**Texto para análise**
Isolados no emaranhado da violência amazónica: "A Invenção do Outro", de Bruno Jorge
As imagens da reunião de indígenas Korubo isolados e os seus familiares, há muito tempo separados, transmitem uma rara beleza e uma extrema subjetividade que engrandece o repertório do cinema brasileiro realizado na Amazónia. Os indígenas Korubo vivem ou isolados na floresta, ou em comunidades em diversas regiões do extremo oeste do Estado do Amazonas. O seu encontro é o culminar de uma expedição pelo Vale do Javari, liderada pelo indigenista1 Bruno Pereira, em abril de 2019. A viagem foi registada durante trinta e dois dias pelo realizador Bruno Jorge. Com início na cidade de Tabatinga, a expedição segue pelo rio Solimões rumo à floresta do Javari em busca do grupo isolado. A Invenção do Outro (2022) acompanha o reencontro entre familiares Korubo, afastados em consequência de conflitos com os vizinhos indígenas Matis.
Três anos após a expedição, o indigenista Bruno Pereira e o jornalista britânico Dom Phillips seriam brutalmente assassinados no mesmo Território Indígena (TI) do Vale do Javari, na fronteira tripla do Brasil com a Colômbia e o Peru. Cinco meses depois do assassinato, em novembro de 2022, o filme A Invenção do Outro estreou no Festival de Brasília, distinguido em quatro categorias, entre as quais a de Melhor Longa-Metragem. A estreia aconteceu três anos depois das filmagens e após um longo processo de montagem assumida pelo realizador Bruno Jorge. O indigenista teve ainda oportunidade de ver uma das versões do filme quase finalizado.

**Problemas a resolver**
1) Diga se cada afirmação concorda com o texto sobre o filme A Invenção do Outro e responda sim ou não, citando à letra as palavras do texto que o decidem.
(a) A expedição pelo Vale do Javari realizou-se em abril de 2019.
(b) O filme estreou no Festival de Brasília antes do assassinato de Bruno Pereira.
(c) A viagem foi registada ao longo de trinta e dois dias.
2) Prolongue o texto sobre o filme A Invenção do Outro a partir da última frase apresentada.

**Excertos dos itens**
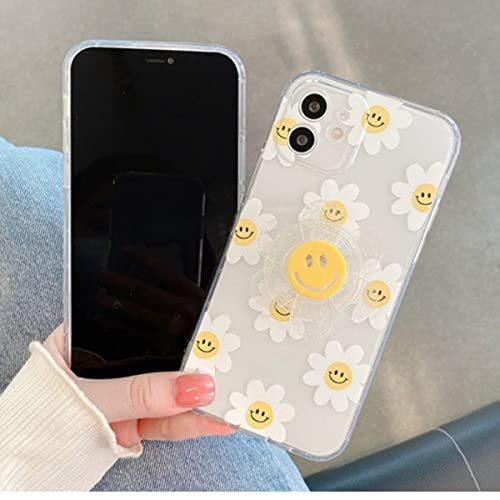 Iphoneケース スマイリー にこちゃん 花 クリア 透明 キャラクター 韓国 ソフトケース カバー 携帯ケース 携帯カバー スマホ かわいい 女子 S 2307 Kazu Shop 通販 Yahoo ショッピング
---
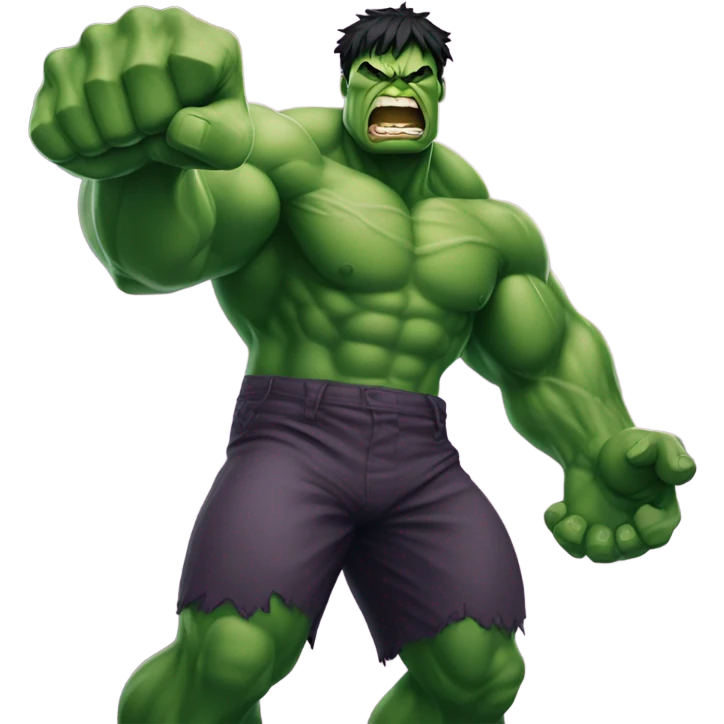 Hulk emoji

**Resultados por tarefa**
1)
(a) Sim: «em abril de 2019».
(b) Não: «Cinco meses depois do assassinato, em novembro de 2022, o filme A Invenção do Outro estreou no Festival de Brasília».
(c) Sim: «A viagem foi registada durante trinta e dois dias pelo realizador Bruno Jorge».

2)
Povos originários em isolamento, indigenistas em missão e cineastas com a câmara.
No TI do Vale do Javari, a segunda terra indígena mais extensa do Brasil, encontra-se a maior concentração do planeta de indígenas em isolamento ou recentemente contatados. Isolados é o termo usado para grupos ou povos originários que evitam os indivíduos de fora da sua comunidade, sejam indígenas ou não indígenas. No entanto, o fato de evitarem esse contato, não quer dizer que não o tenham mantido alguma vez ou não o mantenham esporadicamente. O isolamento é, em geral, uma opção dos próprios indivíduos, mas nem sempre é voluntário.
Na floresta amazónica, os isolados procuram áreas remotas, de difícil acesso, onde vivem da natureza. Contudo, os indígenas isolados não estão somente na Amazónia. No Brasil existem estudos que estimam um total de cento e vinte povos a viver deste modo no país, sendo que apenas vinte e oito destes estão oficialmente confirmados. Na América Latina há dados sobre a existência de grupos isolados no Peru, Colômbia, Equador, Venezuela e também na região do Gran Chaco entre o Paraguai e a Bolívia.
Depois de muitos anos sendo alvo de todo o tipo de violências, sobretudo em decorrência de invasões que destruíram os seus territórios, o direito à autodeterminação dos povos indígenas em isolamento foi declarado em 1987 e incorporado na Constituição Federal Brasileira de 1988. A coordenação das políticas oficiais dirigidas a estes povos ou grupos ficou sob a responsabilidade da Funai, atualmente denominada Fundação Nacional dos Povos Indígenas. Compete a este órgão governamental promover os direitos e a proteção dos originários, sendo que para tal assumem a vigilância das suas terras e, por vezes, a missão de os contatar para garantir a sua sobrevivência.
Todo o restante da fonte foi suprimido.